Following in the footsteps of Anne Morrow Lindbergh's 'search for outward simplicity, for inner integrity, for fuller relationship', Russ Messing created this mandala as a "Gift from the Sea".
This edition of ARAS Connections certainly bears witness to how we are confronted with problems that stretch us well beyond the human limits of our ability to digest intellectually all the information and misinformation that assaults us, our ability to put into action every ethical impulse that moves us, and our ability to respond with compassion to all the human suffering that we sense around us and inside us. The symbolic image sometimes allows us to approach that which is well beyond our human limitations for understanding, for ethical action, and for compassionate embrace. In the spirit of advancing the symbolic image as carrying the possibility for our apprehending the incomprehensible and stretching the limits of our minds, hearts and souls, we follow in the footsteps of Anne Morrow Lindberg:
“Today a kind of planetary point of view has burst upon mankind. The world is rumbling and erupting in ever-widening circles around us. The tensions, conflicts and sufferings even in the outermost circle touch us all, reverberate in all of us. We cannot avoid these vibrations.”

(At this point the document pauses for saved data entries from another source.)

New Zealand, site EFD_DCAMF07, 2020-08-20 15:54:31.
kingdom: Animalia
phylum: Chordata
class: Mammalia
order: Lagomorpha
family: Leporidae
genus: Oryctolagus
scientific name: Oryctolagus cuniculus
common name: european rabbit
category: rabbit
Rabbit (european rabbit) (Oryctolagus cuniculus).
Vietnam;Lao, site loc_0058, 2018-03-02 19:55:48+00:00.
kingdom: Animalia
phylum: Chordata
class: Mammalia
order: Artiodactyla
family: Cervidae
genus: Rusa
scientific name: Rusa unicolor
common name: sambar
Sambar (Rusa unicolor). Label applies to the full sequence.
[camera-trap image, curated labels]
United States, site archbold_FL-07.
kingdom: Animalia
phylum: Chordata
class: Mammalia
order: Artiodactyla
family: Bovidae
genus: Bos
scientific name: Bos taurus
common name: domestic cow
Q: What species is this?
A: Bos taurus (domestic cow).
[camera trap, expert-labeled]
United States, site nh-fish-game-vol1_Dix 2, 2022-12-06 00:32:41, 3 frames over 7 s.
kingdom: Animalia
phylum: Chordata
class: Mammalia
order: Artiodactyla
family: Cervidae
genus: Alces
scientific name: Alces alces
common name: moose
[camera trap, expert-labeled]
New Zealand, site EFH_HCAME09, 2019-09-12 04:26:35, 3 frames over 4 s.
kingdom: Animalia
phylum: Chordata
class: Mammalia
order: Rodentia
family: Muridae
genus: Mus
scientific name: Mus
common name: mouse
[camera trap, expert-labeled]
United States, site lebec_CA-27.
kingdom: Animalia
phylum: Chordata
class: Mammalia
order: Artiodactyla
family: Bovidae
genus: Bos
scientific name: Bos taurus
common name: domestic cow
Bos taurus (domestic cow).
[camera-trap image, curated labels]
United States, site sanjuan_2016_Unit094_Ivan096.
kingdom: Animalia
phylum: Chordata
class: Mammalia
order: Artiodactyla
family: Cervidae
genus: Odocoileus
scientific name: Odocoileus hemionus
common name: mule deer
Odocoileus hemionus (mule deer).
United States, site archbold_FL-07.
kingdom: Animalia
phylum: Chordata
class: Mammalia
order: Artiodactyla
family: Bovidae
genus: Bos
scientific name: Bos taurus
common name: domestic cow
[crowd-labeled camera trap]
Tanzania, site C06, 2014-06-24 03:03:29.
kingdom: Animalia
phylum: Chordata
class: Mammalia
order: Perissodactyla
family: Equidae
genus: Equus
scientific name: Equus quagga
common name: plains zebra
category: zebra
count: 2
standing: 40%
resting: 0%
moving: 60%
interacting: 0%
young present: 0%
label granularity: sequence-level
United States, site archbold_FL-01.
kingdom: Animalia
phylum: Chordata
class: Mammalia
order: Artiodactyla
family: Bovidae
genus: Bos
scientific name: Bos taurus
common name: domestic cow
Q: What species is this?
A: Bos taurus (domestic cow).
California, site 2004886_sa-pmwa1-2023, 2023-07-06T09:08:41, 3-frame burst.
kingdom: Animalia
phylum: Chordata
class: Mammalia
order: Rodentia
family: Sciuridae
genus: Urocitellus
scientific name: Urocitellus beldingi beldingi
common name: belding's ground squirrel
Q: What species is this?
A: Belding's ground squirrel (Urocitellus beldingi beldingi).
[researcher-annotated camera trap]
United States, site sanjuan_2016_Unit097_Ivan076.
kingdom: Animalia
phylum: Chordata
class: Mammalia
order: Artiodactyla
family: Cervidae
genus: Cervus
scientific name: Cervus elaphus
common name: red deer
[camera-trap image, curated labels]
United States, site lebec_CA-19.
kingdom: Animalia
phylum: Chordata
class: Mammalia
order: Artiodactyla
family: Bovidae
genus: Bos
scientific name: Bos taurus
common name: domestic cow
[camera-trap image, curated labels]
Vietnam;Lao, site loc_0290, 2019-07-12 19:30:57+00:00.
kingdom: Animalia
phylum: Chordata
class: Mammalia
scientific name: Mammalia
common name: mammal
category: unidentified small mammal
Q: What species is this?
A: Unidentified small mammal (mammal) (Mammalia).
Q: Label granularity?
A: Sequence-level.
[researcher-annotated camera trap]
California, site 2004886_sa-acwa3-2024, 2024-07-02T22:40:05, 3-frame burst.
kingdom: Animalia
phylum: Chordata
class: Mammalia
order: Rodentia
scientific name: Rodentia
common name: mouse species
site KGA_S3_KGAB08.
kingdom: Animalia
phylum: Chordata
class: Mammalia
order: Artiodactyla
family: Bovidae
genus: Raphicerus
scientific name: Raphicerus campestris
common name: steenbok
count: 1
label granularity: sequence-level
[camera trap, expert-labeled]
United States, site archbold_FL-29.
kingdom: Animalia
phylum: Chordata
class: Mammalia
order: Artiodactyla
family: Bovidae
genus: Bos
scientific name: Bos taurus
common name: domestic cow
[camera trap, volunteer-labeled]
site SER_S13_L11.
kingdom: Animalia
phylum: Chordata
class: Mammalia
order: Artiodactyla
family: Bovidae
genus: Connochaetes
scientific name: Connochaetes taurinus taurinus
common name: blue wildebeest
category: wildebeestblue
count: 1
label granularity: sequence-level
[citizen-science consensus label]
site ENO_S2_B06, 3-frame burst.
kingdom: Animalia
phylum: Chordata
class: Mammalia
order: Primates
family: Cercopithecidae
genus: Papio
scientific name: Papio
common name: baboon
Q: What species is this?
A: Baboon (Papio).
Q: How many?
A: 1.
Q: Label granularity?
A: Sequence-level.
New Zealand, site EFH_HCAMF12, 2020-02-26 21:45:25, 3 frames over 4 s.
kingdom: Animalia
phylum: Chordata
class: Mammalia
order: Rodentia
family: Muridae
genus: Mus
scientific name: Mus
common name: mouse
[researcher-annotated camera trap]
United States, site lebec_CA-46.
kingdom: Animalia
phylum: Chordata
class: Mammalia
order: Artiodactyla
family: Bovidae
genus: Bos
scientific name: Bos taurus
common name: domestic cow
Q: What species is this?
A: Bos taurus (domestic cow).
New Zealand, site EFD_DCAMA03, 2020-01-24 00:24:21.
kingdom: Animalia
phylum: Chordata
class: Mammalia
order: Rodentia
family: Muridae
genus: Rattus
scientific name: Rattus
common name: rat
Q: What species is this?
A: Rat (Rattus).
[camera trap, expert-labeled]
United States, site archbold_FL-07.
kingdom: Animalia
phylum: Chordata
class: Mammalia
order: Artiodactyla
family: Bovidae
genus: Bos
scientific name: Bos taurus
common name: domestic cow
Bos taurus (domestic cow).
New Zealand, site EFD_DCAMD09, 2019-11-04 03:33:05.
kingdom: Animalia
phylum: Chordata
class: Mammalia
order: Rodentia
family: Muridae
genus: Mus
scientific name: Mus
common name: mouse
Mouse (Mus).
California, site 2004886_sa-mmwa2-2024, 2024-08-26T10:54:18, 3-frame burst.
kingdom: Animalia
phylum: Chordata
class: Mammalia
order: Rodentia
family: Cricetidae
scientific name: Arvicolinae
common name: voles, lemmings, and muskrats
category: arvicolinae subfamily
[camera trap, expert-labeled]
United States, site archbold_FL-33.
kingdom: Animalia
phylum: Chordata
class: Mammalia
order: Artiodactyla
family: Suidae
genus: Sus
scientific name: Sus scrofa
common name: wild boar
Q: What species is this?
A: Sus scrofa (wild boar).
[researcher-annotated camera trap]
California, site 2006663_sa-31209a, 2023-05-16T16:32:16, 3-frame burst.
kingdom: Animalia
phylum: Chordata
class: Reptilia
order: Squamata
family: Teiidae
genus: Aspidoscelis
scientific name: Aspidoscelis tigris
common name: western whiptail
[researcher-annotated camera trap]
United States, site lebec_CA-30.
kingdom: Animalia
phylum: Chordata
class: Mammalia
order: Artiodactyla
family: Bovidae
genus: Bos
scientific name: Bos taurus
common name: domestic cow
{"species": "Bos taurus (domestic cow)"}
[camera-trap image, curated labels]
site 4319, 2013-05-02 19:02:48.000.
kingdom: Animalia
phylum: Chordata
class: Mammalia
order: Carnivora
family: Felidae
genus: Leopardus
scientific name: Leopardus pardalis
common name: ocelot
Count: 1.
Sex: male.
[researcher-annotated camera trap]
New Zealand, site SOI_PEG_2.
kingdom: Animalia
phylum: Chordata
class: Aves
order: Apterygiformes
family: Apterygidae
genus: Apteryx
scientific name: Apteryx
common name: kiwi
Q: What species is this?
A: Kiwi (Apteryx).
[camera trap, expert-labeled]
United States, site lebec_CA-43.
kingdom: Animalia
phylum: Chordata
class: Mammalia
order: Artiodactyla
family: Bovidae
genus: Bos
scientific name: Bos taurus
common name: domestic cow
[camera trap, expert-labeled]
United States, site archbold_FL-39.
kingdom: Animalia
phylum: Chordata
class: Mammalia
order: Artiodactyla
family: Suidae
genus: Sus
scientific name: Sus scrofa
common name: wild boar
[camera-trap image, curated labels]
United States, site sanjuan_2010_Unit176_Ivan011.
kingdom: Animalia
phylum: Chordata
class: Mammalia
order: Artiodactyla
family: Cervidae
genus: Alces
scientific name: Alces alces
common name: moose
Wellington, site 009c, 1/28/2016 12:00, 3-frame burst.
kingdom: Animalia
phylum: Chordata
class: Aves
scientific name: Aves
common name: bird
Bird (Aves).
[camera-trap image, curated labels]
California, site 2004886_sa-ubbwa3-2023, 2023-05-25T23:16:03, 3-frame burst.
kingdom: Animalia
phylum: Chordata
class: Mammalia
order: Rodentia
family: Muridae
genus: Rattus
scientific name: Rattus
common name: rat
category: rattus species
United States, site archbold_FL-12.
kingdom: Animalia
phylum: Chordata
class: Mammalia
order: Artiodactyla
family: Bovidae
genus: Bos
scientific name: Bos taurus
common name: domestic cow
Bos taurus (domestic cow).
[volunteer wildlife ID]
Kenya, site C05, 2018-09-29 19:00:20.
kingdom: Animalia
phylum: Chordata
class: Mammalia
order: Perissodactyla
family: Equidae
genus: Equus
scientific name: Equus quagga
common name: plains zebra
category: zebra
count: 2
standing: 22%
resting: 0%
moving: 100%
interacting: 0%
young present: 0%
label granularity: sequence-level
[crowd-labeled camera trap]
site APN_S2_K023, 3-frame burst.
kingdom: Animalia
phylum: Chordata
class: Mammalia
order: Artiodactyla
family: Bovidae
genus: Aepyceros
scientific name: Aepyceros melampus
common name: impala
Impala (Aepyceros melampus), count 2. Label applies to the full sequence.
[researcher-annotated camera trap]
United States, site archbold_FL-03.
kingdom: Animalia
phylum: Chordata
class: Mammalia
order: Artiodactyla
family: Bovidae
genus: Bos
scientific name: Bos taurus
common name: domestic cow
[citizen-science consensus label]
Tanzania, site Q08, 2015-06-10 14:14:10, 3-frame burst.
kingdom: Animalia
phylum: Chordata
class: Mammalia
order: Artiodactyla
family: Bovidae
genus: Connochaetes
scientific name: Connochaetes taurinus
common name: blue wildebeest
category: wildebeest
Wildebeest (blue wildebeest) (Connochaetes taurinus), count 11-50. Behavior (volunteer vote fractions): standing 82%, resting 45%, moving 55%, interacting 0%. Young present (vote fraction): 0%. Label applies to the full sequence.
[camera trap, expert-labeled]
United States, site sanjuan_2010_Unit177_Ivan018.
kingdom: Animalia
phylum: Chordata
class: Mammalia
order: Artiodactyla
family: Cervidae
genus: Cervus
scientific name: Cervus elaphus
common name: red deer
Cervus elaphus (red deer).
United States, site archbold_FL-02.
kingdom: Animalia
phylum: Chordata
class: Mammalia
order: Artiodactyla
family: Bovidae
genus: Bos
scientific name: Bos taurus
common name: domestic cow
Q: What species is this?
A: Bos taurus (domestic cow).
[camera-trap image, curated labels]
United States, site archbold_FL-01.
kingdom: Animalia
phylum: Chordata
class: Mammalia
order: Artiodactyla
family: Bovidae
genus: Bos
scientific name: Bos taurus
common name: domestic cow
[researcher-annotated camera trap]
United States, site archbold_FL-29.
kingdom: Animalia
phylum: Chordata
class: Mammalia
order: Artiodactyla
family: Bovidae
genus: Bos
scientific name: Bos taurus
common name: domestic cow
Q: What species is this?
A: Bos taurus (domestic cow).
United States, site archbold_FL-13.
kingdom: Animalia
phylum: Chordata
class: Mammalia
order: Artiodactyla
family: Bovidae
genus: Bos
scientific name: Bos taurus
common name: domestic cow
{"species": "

In this edition of ARAS Connections Constance Jameson takes us on an intense, truly overwhelming tour of Jung’s blood imagery in the Black Books. It is as if Jung was called upon “in his confrontation with the unconscious” to embrace with his mind, heart, and soul more than any human being might be expected to endure, much less integrate. Tom Singer renders through symbolic imagery the multiple levels at which war stimulates and overwhelms the psyche and plunges all of us into the incomprehensible suffering and unimaginable pain that human beings can inflict on one another and endure. Craig San Roque’s video of his ground breaking Long Weekend in Alice Springs takes us to Australia to experience the dislocation and disorientation of a culture devastated by the “advances of civilization.” And, finally Jay Sherry reminds us that there was a time in Jung’s life and hopefully in all our lives when the imagery that first entered our psyche and memory might have evoked a sense of beauty rather than fragmentation. As with Russ Messing’s “mandala as a gift from the sea” we all need a safe-place to open up our imaginations to even the momentary experience of wholeness in a world that is “rumbling and erupting in ever widening circles around us”.